## Passage provided
I suppose with me I have to either be healthy or dying. There is no in between because at least if I'm dying I have justification for feeling so terrible about myself. Anything less and I'm a whiny attention seeker. I don't know what's more twisted... everything else or the fact I feel like I need to be some stick-thin anorexic to really know what a "real problem" is and that I'm determined to get there just so I can prove to myself I'm a fuck up. And in the meantime, I'll lose weight and actually be able to be proud of myself for something even if it's demented. But for now I want my mother off my case. I don't have an eating disorder because I'm just flat out too fat to have one. And if people think I have an ED now and think I should gain even more weight... no. I refuse to let that happen.

I'm just going shut up now. I think this whole thread is just proving what a psycho I am, isn't it? I don't even think I make sense anymore because my mind is just so warped I can't tell up from down whether it's with food or anything else.

No, you're not psycho. I know what you're saying... There's really no magic answer or cure to feeling better about yourself and the whole weight issue. It is something that you've got to overcome yourself at your own pace, it does take time.

About the self-control; post ED I suffered weight gain from binge eating because of depriving myself for so long, also. If you start starving yourself, you know that eventually you'll go through the binge-eating/weight gain phase again... and I'm sure you don't want that. I know, I know, easier said than done, but you need to find a balance. If you refuse to eat a lot, fine, but you can't eat too little, so meet both at a halfway point; still count calories, but make sure you get at least 1200 calories a day, so your body doesn't go into starvation mode. I think that might be a reasonable goal to set.

## What you need to do
1. In the forum thread about weight and self-image, what minimum daily calorie intake does the reply suggest?
2. Go on with the forum thread about weight and self-image from the point where it stops.

Source records:

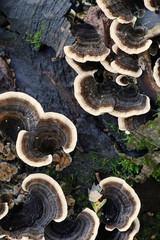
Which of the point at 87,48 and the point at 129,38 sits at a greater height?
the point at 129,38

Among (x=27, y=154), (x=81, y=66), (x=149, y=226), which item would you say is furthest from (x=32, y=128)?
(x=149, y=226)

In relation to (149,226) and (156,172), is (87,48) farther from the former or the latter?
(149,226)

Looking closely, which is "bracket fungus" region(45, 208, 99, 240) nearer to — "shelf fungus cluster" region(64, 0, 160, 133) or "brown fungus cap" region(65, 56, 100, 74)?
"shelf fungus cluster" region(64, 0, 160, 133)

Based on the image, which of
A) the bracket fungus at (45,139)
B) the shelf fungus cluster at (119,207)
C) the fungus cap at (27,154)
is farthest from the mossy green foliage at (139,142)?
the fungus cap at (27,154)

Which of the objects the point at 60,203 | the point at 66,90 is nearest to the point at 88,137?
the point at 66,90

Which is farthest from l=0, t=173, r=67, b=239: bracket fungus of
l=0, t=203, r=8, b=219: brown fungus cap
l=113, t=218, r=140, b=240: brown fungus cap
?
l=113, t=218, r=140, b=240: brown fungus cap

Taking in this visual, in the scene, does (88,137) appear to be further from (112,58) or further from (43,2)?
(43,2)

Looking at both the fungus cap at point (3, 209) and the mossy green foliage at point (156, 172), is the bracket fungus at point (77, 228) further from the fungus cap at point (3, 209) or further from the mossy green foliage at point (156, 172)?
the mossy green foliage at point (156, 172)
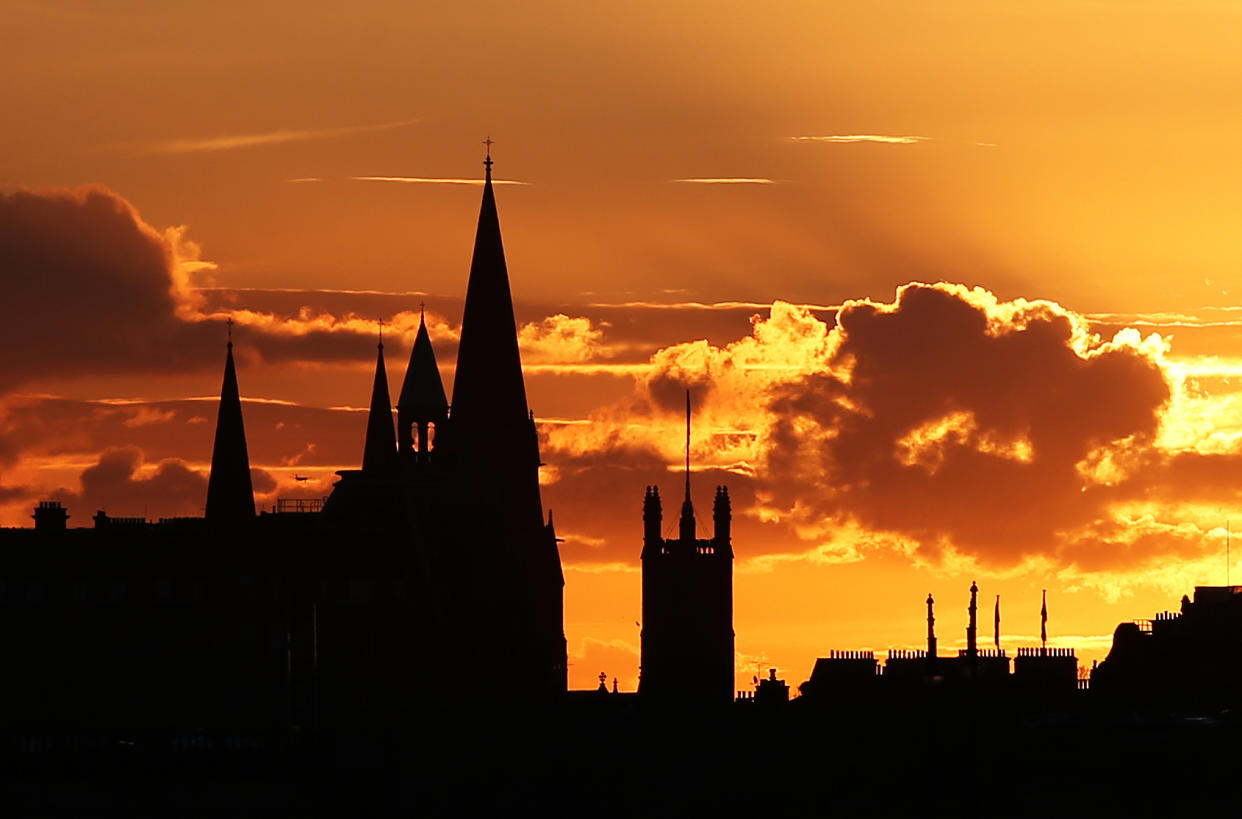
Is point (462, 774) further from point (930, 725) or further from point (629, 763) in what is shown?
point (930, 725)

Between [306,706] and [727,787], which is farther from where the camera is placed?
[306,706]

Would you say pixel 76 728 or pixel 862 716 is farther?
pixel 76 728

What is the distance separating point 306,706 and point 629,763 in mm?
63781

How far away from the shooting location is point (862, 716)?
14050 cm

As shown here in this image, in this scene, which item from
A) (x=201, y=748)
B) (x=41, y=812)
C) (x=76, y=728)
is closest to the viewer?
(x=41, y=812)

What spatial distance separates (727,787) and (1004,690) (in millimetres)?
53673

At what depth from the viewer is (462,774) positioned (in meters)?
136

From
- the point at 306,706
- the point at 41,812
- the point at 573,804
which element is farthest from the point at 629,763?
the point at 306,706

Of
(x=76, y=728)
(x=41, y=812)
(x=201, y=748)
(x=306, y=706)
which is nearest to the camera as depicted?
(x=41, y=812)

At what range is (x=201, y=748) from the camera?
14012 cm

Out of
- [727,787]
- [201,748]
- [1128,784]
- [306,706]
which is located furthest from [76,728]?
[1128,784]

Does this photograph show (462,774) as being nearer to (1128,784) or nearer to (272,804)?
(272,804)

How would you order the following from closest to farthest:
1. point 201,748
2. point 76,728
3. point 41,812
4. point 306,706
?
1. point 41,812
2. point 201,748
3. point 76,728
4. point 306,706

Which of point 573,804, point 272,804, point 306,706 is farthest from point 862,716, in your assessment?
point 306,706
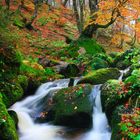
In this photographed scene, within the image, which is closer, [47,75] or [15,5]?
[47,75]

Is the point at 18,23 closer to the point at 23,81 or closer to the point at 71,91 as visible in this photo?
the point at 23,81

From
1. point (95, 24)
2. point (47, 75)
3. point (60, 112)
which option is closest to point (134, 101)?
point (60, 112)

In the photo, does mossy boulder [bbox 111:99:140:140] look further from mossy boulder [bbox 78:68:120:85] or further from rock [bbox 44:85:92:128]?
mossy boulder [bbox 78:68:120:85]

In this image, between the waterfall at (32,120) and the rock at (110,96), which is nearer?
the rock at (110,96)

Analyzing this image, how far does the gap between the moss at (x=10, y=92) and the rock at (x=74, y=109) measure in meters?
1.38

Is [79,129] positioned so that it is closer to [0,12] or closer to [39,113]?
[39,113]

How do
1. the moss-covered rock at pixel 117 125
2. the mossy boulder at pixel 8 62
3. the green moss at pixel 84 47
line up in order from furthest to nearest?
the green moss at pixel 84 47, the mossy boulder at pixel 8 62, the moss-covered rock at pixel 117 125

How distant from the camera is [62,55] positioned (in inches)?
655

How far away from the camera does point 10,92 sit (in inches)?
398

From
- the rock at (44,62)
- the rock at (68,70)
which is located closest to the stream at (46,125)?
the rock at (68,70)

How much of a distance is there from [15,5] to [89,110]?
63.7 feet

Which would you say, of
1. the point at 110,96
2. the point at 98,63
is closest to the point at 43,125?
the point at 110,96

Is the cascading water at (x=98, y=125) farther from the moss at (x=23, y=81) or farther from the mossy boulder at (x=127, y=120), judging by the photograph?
...
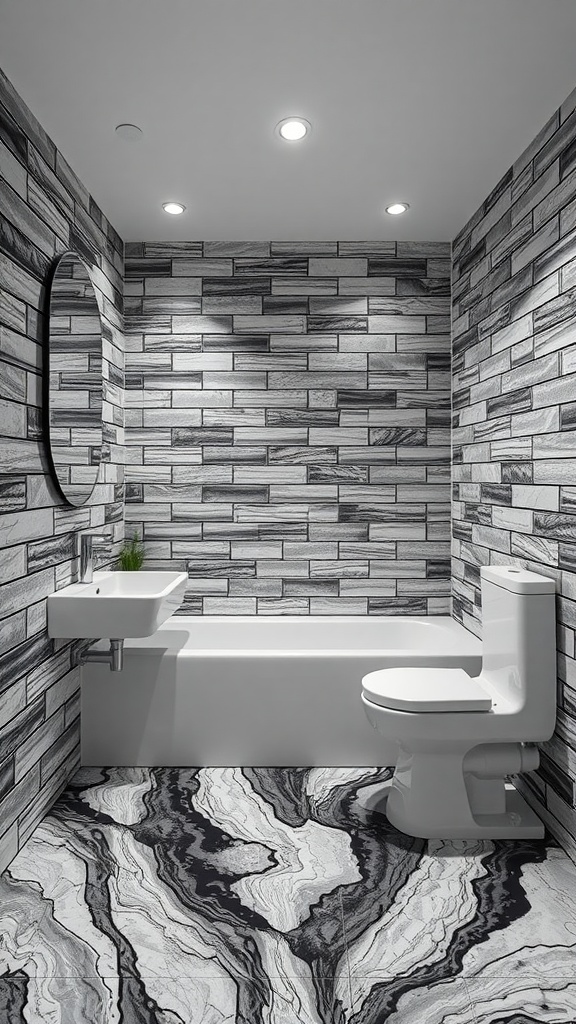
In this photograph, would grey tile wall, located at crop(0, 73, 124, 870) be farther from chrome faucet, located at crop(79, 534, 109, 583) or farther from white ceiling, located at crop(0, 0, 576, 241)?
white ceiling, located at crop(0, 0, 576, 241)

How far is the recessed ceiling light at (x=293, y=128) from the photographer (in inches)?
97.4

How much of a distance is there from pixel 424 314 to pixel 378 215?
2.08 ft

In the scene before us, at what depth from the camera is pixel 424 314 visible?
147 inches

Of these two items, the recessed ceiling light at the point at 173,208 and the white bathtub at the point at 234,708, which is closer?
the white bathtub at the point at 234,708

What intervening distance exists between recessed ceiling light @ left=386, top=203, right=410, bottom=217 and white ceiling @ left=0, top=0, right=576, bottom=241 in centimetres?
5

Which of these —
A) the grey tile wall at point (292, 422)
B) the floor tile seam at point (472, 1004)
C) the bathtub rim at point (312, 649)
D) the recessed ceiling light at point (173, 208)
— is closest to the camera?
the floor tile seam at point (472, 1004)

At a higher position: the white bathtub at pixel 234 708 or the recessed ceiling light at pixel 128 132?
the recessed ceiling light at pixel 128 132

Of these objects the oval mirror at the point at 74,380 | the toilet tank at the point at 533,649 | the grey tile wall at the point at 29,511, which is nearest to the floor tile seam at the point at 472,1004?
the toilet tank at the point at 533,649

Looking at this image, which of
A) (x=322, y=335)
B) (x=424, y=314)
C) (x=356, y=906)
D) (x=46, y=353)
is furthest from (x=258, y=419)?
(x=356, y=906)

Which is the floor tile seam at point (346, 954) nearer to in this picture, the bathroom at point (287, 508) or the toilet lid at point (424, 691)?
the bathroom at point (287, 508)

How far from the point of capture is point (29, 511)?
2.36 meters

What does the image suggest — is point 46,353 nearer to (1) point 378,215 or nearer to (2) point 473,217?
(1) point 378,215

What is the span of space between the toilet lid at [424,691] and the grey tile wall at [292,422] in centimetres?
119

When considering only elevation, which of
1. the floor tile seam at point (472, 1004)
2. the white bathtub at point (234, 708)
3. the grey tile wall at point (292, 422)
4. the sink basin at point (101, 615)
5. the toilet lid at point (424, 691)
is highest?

## Expected responses
1. At least 1200 calories a day, so the body doesn't go into starvation mode.

2.
There is nothing wrong in losing weight, but at 141 lbs, I highly doubt that you look fat to most people. It's just in your head. But if it would really make you feel better to lose a few pounds, good, but you have to make sure you don't go down too far... and that gets really hard for us weight-obsessed people because we love to see the numbers on the scale go down, down, down... Like I've said, you've got to eat enough to sustain yourself without putting your body into starvation mode and balance that out with some exercise. If you want to lose weight and keep it off, it takes time and work. Starving the weight off usually doesn't end well and you gain it back plus more.

There is an in between and you CAN get there, Jo. :)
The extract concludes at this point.